# Sicherheit im Internet: Viele PCs bleiben lange infiziert



## Newsfeed (18 September 2009)

Mehr als die Hälfte von 100 Millionen infizierten PCs beheimateten den Schädling mehr als 300 Tage. Die Hälfte der mit dem Zeus-Bot infizierten PCs wies einen aktuellen Scanner auf. Botnetze verfügen über mehr Leistung als alle Supercomputer zusammen.

Weiterlesen...


----------



## pommes (24 September 2009)

*AW: Sicherheit im Internet: Viele PCs bleiben lange infiziert*

Wie soll ein normaler Mensch da noch durchsehen... Ich schätze mal wir haben alle so viele Viren und Spyware auf dem Rechner, von denen wir gar nix wissen.
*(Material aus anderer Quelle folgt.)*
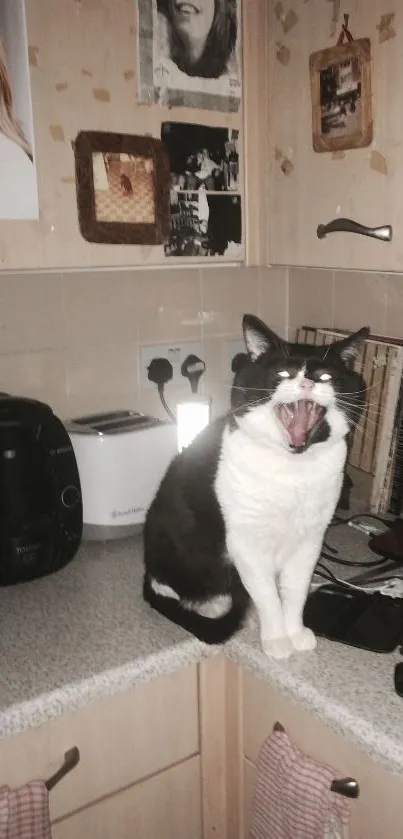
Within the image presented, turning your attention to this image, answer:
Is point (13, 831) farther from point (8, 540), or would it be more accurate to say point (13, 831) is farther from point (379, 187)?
point (379, 187)

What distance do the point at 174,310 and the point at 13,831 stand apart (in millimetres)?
1056

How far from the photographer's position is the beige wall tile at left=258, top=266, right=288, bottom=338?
1753mm

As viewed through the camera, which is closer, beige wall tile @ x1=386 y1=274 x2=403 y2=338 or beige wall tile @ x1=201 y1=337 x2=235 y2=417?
beige wall tile @ x1=386 y1=274 x2=403 y2=338

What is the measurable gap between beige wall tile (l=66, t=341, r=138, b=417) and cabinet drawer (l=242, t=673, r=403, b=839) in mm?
682

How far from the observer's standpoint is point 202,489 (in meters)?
1.10

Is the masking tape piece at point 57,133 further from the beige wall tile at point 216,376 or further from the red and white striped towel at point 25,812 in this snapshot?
the red and white striped towel at point 25,812

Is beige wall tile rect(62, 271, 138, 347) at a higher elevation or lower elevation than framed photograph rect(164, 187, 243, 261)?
lower

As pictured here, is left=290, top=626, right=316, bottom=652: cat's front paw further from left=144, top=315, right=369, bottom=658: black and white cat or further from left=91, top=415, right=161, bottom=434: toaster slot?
left=91, top=415, right=161, bottom=434: toaster slot

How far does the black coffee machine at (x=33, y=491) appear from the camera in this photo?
1.19m

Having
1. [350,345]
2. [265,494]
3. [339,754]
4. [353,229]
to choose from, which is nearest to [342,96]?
[353,229]

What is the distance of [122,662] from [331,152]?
0.86m

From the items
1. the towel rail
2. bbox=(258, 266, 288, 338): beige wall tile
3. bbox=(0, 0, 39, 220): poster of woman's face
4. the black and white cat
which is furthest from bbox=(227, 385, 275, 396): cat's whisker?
bbox=(258, 266, 288, 338): beige wall tile

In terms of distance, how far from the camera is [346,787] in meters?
0.93

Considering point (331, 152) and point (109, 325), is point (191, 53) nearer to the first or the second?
point (331, 152)
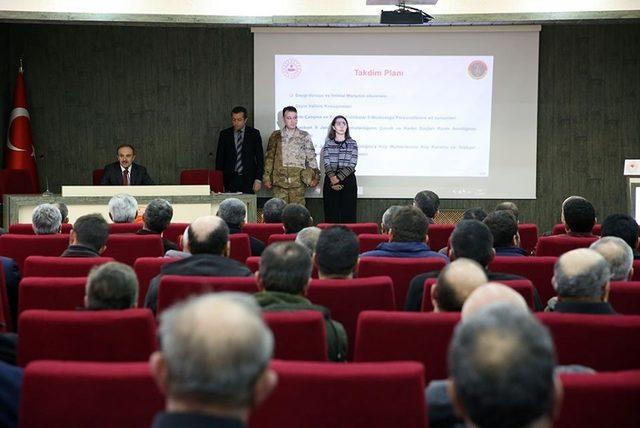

Und die größte Spyware ist das Betriebssystem selbst


----------



## jupp11 (27 September 2009)

*AW: Sicherheit im Internet: Viele PCs bleiben lange infiziert*

Wer in jeden Hundhaufen tritt, sprich jede dubiose Seite aufruft und jede 
Spammail darf sich nicht wundern, wenn Sch... am Schuh klebt.

Die Leichtfertigkeit, mit der alles angeklickt wird, was nicht niet und nagelfest 
ist, läßt einem die Haare zu Berge stehen.
Da hilft auch kein Virenscanner sondern nur brain 1.0


----------